Written by Dr. Andrew Doan & Brooke Strickland on .

If you’re a parent in today’s day in age, it’s almost impossible to get away from the appeal of your smartphone. With so many apps to discover, emails and texts to send at all hours of the day, and Facebook statuses to read, your smartphone is likely with you at all times. It’s very easy to get absorbed by what’s going on with your smartphone and if you do this regularly, a new study out of Boston Medical Center says that you may have more negative interactions with your children and that they may be made to feel like they’re trying to compete for attention.  The study offers a very realistic and sobering picture of how technology devices like smartphones are doing to the parent/child relationship. 

The study, conducted by Dr. Jenny Radesky and team at Boston Medical Center, sent undercover investigators to spot adult-child groups with more than one youngster at fast food restaurants. They looked at 55 groups and recorded the behavior of both the kids and adults, as well as how often the adults used their phones. Their results showed a pretty shocking discovery: parents are absorbed by their technology devices.One child reached over to try to lift his mother’s face while she looked down at a tablet, but was met with no response. Another mother kicked her child under the table in response to the child’s various attempts to get her attention while she sat absorbed with her phone. A father responded in an irritated voice to his children’s escalating efforts to tear him away from his device. While the study did not code or quantify the reactions, Radesky says that there were “a lot of instances where there was very little interaction, harsh interaction or negative interaction” between the adults and the children. (1) 

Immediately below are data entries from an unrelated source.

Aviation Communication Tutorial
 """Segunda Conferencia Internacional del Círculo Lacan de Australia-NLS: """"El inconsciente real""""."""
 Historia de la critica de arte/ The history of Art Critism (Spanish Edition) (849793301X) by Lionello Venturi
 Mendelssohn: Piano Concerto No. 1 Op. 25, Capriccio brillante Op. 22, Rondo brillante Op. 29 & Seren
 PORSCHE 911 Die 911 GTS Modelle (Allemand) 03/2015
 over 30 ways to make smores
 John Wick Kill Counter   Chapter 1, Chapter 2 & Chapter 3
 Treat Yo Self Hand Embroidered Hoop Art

If this sounds like a familiar situation for you as a parent, you should consider changing a couple of things about how and when you use your phone. Establish a no-device rule in your house at certain times in the day, for example. Don’t use your phone while you’re eating dinner at the table, but instead focus on using that time as a time to connect and communicate with your spouse and children, with no interruptions from your phone or iPad.  Another idea is to not use your phone at bedtime or in your room at night, or set limits on how often you pick up and check your phone for messages each hour.  When your device begins replacing human interaction, there is a big problem – it won’t give kids the communication skills they need in order to thrive in school or other social situations, and they will be slow to learn how to engage with others and learn certain social cues. 


Park, Alice. “Don’t Text While Parenting – It Will Make You Cranky.” Time. March 10, 2014. Accessed March 13, 2015.